Thanks again guys. Oh and nj I hope I get to post another dandy, I know where to look for a couple. I don't mind a little razzin, it helps keep people thinking of the somewhat less fortunate.


----------



## Leo Porcello (Jul 10, 2003)

Hats off to you. Anybody that has to go through that much pain to enjoy the sport they love deserves a round of applause. :beer:


----------



## buckseye (Dec 8, 2003)

The one on the left- taken with crossbow Dec 6th 2002 at 4:20 PM gross score is 184 net 168 3/4 The one on the right- taken with rifle in Nov 2000 gross score is 172 net 168. Looks can be deceiving!! I don't own the land where I got them so I can't really say.


----------



## djleye (Nov 14, 2002)

.....Nice!!!!!


----------



## Bobm (Aug 26, 2003)

Wow! :beer:


----------



## 870 XPRS (Mar 12, 2003)

I'll second that .....    .....Nice!!!!!


----------



## Leo Porcello (Jul 10, 2003)

Very Sweet! :beer:


----------



## GooseBuster3 (Mar 1, 2002)

Those sure are some dandys!! :beer:


----------



## Bob Kellam (Apr 8, 2004)

Good Job Buckseye!!!!!!!!!!!!!!!

Those are two of the Nicest Pheasants I have ever seen!!!!!!!!!!!!!

Just messin with ya  

Have a good one!!


----------



## nilsmaster (Sep 26, 2003)

buckseye,

Who did the taxidermy work if I may ask? I saw the original post and though, oh boy, here we go again but good to see people can be rationale. By the way, any special meaning to your name?


----------



## Militant_Tiger (Feb 23, 2004)

i like the one on the right, he looks delicous :lol:


----------



## buckseye (Dec 8, 2003)

Thanks everybody...not trying to make anyone feel bad but I get to hunt everyday all day of the season if I want. The longest hunt I have been on non-stop was 96 days, it started with morning doves in August and ended with a moose in December 1995. I either hunt or do something to make my hunting better everyday of the open seasons. And the rest of the year I scout, plan, repair, prepare and dream.

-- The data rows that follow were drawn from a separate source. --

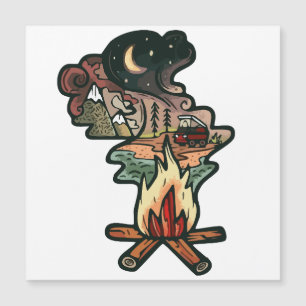 Campfire Night Adventure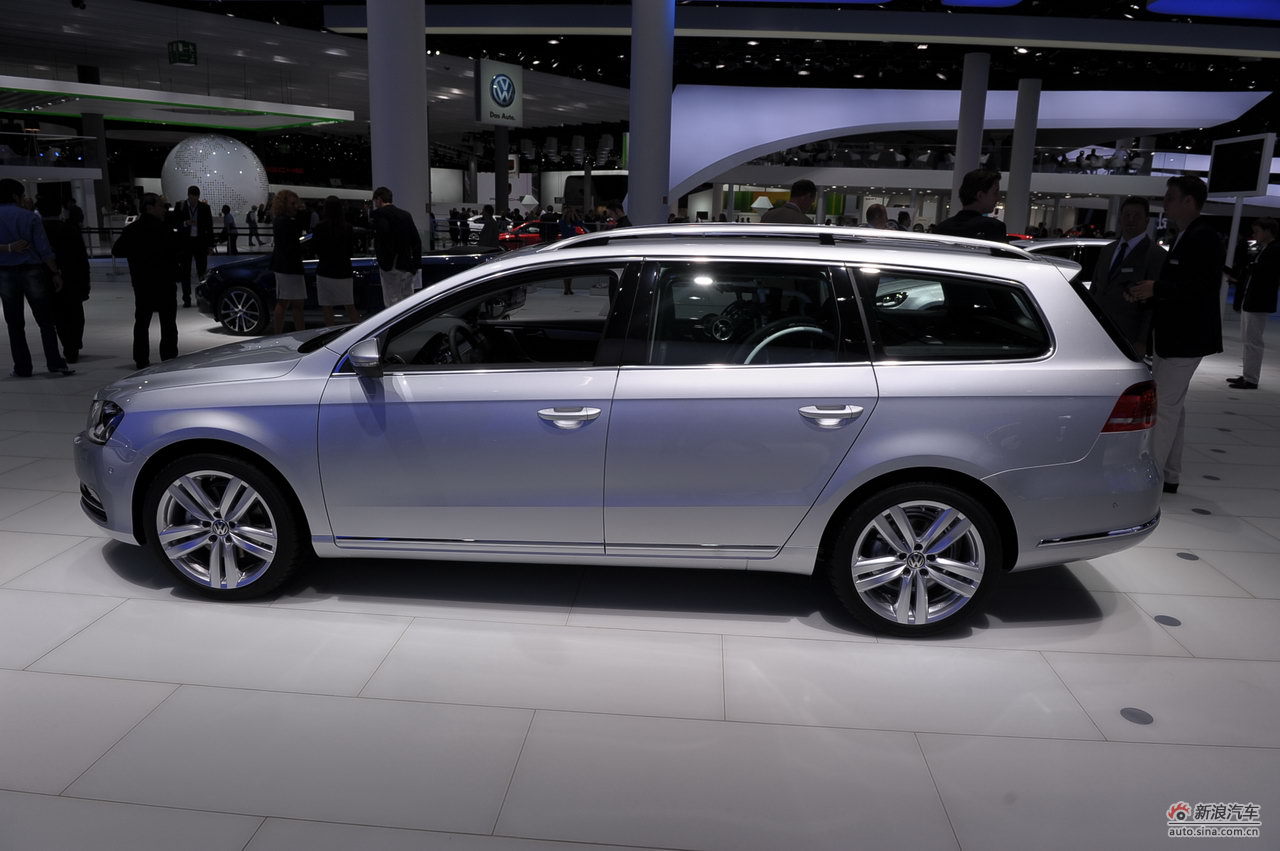 大众帕萨特旅行版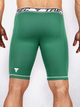 Спортивні шорти TREC WEAR TW PRO 004 L Зелені (5902114004811) - зображення 2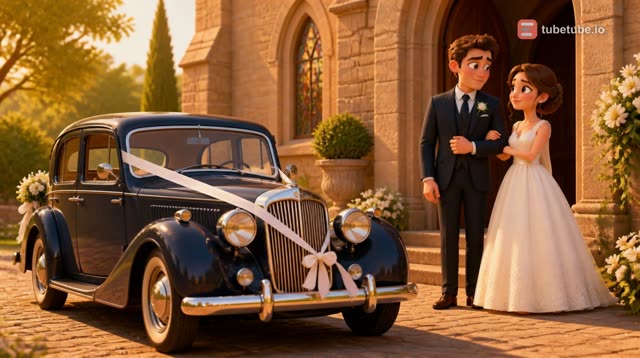Scene 13 - La boda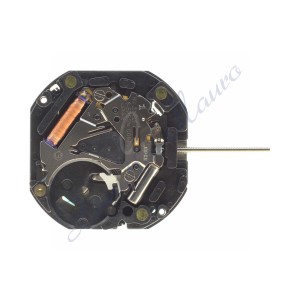 Movimento Hattory VX3J multifunzione con datario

Hey Nils...I'm happy you also feel free to participate in more than one forum. The taxidermist is from Glenburn, his name is John Wallen, I really like his work he is a true artist. I thought Oh boy here we go again too  but am thankful everyone is understanding. On the handle...a buckseye was long ago what we call a bullseye now and was also used by the military for the same. Cheers to ya all :beer:


----------



## headhunter (Oct 10, 2002)

Nice mountain goats Buckseye. Have you seen the website "stevens family farm" ??? They are from Glenburn and have pics of most of the bucks they have killed. They have some real dandies posted. That NE area of Minot must have some of the better 'big buck' hunting in the state with the exception of the badland area? I know the Towner area and North is supposedly famous for big deer, congrads and good luck in scouting this summer

hoghunter :jammin:


----------



## 870 XPRS (Mar 12, 2003)

Those are some nice bucks that they shot.

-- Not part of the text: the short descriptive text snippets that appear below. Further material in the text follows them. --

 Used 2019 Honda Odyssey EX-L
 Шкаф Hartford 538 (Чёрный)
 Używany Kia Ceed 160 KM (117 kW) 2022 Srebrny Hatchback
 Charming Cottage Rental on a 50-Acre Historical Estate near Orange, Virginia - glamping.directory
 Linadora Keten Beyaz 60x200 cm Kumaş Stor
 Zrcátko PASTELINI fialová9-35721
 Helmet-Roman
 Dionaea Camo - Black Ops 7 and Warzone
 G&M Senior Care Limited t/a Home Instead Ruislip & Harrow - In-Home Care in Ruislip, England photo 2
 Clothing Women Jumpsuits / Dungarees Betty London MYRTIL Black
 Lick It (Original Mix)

http://www.stevensfarm.com/hunting.htm


----------



## PJ (Oct 1, 2002)

Nice deer, I got to get me some of that action.


----------



## zogman (Mar 20, 2002)

Buckseye,
Great deer! :beer: I haven't had a crack at a good one for about six years now. By the way you owe me a key board mine is now full of droul and shorted out. Good job. :thumb:


----------